Setelah berhasil diamankan, polisi kemudian melakukan pemeriksaan terhadap tersangka.

Dari hasil pemeriksaan, SA mengaku masih menyimpan narkotika jenis sabu di lokasi lain.

Yang mengejutkan, sabu tersebut disembunyikan di dalam sumur.

Petugas kemudian melakukan pencarian di lokasi yang dimaksud.

Hasilnya, polisi menemukan dua paket sabu dengan berat masing-masing 4,81 gram dan 0,84 gram.

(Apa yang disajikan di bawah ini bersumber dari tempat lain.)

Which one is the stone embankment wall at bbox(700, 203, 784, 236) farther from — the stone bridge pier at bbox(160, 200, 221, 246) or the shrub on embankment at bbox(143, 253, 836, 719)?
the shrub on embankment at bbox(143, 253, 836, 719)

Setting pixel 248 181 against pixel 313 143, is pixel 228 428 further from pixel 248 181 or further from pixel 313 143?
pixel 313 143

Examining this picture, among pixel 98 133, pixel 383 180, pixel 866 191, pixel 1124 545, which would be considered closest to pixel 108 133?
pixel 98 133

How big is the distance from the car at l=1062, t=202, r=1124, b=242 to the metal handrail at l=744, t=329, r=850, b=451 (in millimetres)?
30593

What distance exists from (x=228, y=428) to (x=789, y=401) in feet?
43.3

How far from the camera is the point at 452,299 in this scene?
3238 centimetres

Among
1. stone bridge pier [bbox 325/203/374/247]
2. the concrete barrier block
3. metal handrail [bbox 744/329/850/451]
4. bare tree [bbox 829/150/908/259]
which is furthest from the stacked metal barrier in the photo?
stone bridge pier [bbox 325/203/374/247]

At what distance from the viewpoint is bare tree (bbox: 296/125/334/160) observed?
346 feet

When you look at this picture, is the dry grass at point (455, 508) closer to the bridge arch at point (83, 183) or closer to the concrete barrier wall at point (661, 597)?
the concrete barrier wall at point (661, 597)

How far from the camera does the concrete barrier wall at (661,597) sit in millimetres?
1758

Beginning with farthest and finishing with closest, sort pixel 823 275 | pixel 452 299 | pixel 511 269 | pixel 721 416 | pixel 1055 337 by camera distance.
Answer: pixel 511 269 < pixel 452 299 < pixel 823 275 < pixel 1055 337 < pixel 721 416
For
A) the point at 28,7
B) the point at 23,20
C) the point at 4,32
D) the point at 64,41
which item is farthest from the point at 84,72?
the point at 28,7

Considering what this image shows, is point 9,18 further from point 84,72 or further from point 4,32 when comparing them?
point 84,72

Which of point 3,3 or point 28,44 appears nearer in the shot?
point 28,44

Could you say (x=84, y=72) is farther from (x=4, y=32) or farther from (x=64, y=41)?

Dengan temuan tersebut, total barang bukti sabu yang diamankan polisi mencapai 6,38 gram bruto.

Selain sabu, petugas juga mengamankan satu set bong serta sejumlah perlengkapan lain yang diduga berkaitan dengan penggunaan narkotika.

"Sehingga total barang bukti mencapai 6,38 gram bruto, berikut satu set bong dan perlengkapan lainnya," ungkap Romi.

Saat ini penyidik masih melakukan pemeriksaan lebih lanjut terhadap tersangka.

Polisi juga melakukan pemeriksaan laboratorium, tes urine, koordinasi dengan Jaksa Penuntut Umum (JPU), serta pengembangan perkara untuk mengungkap kemungkinan adanya jaringan atau pihak lain yang terlibat.

Meskipun berusaha menyembunyikan narkotika di dasar sumur, polisi tetap berhasil menemukan barang bukti tersebut.

Tersangka beserta seluruh barang bukti kemudian diamankan untuk menjalani proses hukum lebih lanjut.

Atas perbuatannya, SA disangkakan melanggar Pasal 114 ayat (2) UU Narkotika dan/atau Pasal 609 ayat (2) UU RI Nomor 1 Tahun 2023 juncto UU RI Nomor 1 Tahun 2026.

"Untuk ancaman hukumannya untuk pengedar minimal 5 tahun penjara dan maksimal 20 tahun penjara," ungkap Romi.